本文:

-.-.-

主日の福音05/11/27
待降節第1主日(マルコ13:33-37)
準備は当日を深みのあるものにします

木曜日に司祭を対象にした半日研修会が開かれまして、リーダーシップについてというテーマで勉強会が開かれました。リーダーとして主任司祭に求められることが話の中心でした。大まかに言えば、小教区をうまくまとめるために主任司祭は司会者の役割だけでは足りない、指導者として信徒を動かし、あるいは引っ張っていくことが必要だということでした。

たいへん興味深い話としては、研修会の講師として選ばれた熊本県のとある教会の信徒の方が、「自分はミサの30分前には教会に来て座っている」と仰ったのが胸に刺さりました。講師の先生と比べたら、朝のミサに出るのもギリギリ、船に乗るのもギリギリ、中田神父は何と慌てふためいて動いて回っていることだろうと思ったのです。

もし、ミサの30分前に私が祭壇のそばで座って祈っていたらどうなるでしょうか。それはそれは大きな影響を及ぼすことでしょう。これまでの何倍も信者さんの尊敬を受けるようになるでしょうし、信頼されるようにもなるでしょう。実際はまったくできずにいることですが、講師の先生が30分前にはミサに来て座るようにしているというのは他のどの講義の内容よりも強く中田神父の心を打ちました。

-.-.-

練習問題:
1. 本文のうち、「木曜日に司祭を対象にした半日」から「とが必要だということでした。」までの部分を、一字一句変えずに書き写しなさい。
2. 項目の中から「pole」という語を含む行をすべて選び出し、そのまま書き出しなさい。
本文と項目は、それぞれ独立した別の資料です。

-.-.-

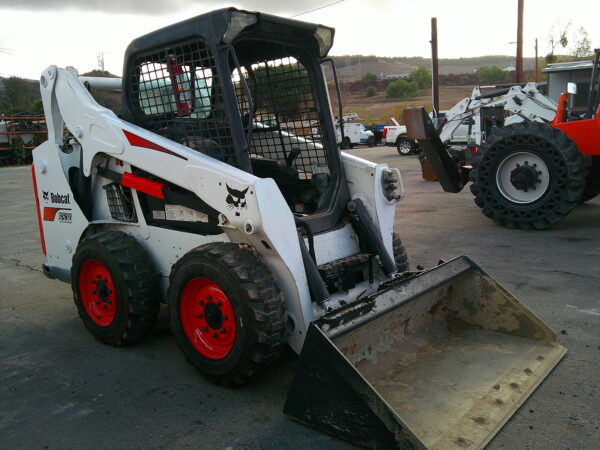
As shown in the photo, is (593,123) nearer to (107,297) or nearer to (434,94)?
(107,297)

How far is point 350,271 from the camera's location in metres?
3.92

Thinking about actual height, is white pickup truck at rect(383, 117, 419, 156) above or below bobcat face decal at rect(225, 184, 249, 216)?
below

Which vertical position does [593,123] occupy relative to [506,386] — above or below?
above

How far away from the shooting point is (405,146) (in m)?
Answer: 23.5

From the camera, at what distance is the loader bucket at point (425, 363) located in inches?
108

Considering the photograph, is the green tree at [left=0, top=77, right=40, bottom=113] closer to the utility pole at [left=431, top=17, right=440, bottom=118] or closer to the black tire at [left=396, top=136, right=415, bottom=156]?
→ the utility pole at [left=431, top=17, right=440, bottom=118]

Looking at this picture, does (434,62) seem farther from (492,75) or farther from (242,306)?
(492,75)

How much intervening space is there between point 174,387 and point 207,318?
20.9 inches

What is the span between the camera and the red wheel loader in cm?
740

-.-.-

解答:
1.
木曜日に司祭を対象にした半日研修会が開かれまして、リーダーシップについてというテーマで勉強会が開かれました。リーダーとして主任司祭に求められることが話の中心でした。大まかに言えば、小教区をうまくまとめるために主任司祭は司会者の役割だけでは足りない、指導者として信徒を動かし、あるいは引っ張っていくことが必要だということでした。

2.
Considering the photograph, is the green tree at [left=0, top=77, right=40, bottom=113] closer to the utility pole at [left=431, top=17, right=440, bottom=118] or closer to the black tire at [left=396, top=136, right=415, bottom=156]?
→ the utility pole at [left=431, top=17, right=440, bottom=118]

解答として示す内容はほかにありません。